Schüco International KG

Schüco Digital Hub One: Innen wie außen wurden recycelte bzw. nachhaltig zertifizierte Materialien verwendet. Dazu gehören Original-Vintage-Leuchten genauso wie Teppiche aus wiederverwerteten PET-Flaschen, Foto: Schüco International KG

Das Morgen mitdenken

Seit sich die Klimabewegung „Fridays for Future“ selbstbewusst Gehör verschafft, sind die Forderungen nach nachhaltigen Geschäftsmodellen lauter geworden. Zu Recht, findet Schüco. Auch im Gebäudesektor, der für 50 Prozent des weltweiten Ressourcenverbrauchs steht, gibt es diverse Ansatzpunkte, um CO2 einzusparen.

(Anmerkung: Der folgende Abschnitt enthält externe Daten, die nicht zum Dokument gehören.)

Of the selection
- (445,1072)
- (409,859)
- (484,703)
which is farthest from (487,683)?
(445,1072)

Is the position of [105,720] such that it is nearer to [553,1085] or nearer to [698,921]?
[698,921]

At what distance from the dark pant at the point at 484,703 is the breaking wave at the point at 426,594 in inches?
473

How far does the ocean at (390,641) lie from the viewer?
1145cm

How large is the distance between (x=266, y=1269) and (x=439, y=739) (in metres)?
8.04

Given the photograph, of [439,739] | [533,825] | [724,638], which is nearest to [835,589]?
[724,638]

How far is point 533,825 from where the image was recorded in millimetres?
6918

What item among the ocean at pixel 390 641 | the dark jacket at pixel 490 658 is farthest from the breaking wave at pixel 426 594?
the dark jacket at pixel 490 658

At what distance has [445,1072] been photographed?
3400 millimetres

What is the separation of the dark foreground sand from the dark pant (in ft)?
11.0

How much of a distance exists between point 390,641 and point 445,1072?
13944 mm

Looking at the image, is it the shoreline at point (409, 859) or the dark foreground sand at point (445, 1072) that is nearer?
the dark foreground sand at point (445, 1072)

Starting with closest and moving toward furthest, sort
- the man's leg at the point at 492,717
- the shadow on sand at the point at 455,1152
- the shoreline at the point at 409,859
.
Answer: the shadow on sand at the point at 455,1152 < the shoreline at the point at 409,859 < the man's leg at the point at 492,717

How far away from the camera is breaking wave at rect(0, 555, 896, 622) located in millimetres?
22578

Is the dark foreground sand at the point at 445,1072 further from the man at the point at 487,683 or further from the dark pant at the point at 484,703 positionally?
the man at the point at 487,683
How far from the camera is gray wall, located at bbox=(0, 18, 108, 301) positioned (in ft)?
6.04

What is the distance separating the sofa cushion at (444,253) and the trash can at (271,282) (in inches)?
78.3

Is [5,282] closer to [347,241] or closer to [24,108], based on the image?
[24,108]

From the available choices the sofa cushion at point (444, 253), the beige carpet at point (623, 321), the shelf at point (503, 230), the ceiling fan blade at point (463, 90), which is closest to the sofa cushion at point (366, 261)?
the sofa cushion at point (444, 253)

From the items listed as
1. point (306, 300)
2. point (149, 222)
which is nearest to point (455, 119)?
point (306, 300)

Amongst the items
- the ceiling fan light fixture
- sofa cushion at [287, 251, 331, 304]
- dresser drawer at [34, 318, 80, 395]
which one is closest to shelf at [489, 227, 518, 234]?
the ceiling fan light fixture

Eines gleich vorweg: Nachhaltigkeit ist für Schüco kein Trend, sondern eine Haltung. Schließlich entwickelt der Gebäudehüllenspezialist seit jeher Produkte, die nachhaltig sind – weil sie nicht nur den Wohnkomfort erhöhen, sondern auch den Energie- und Ressourcenverbrauch in Gebäuden senken. Ein weiterer Pluspunkt: Ausgediente Aluminium- und Kunststoffprofile lassen sich sehr gut recyceln und zu neuen Profilen verarbeiten.
Ein aktuelles Beispiel für nachhaltiges Bauen ist der 2018 eröffnete Digital Hub One auf dem Campus der Unternehmenszentrale. Das moderne Bürogebäude entstand aus einer kernsanierten Industriehalle, deren offene Flächen nach den New-Work-Prinzipien in lichte Arbeits- und Kommunikationsbereiche verwandelt wurden. Die dabei verbauten Schüco-Elemente sind nach dem Cradle-to-Cradle-Konzept (kurz: C2C) zertifiziert, erfüllen also höchste Nachhaltigkeitsansprüche. 

Vom Gebäude zum Rohstoffdepot
„Mit dem C2C-Designkonzept werden Produkte von Anfang an so entwickelt, dass zukünftig kein Abfall mehr anfällt. Die Materialien werden nach ihrer Nutzung restlos recycelt und als Wertstoffe ohne Qualitätsverlust in den Produktionskreislauf zurückgeführt“, erklärt Nachhaltigkeitsmanager Stefan Rohrmus. Schüco arbeitet dazu unter anderem mit dem A/U/F zusammen, einem Verein, der die verantwortungsbewusste Wiederaufbereitung ausgebauter Aluminiumprofile organisiert. Im Digital Hub One erfüllen die neu eingesetzten Fensterelemente die C2C-Anforderungen. Und auch das Aluminium, das in der Pfosten-Riegel‑
Fassade der Treppenhäuser verarbeitet ist, wird irgendwann einmal als Wertstoff zurückgewonnen. Aus dem Gebäude wird so ein Rohstoffdepot der Zukunft.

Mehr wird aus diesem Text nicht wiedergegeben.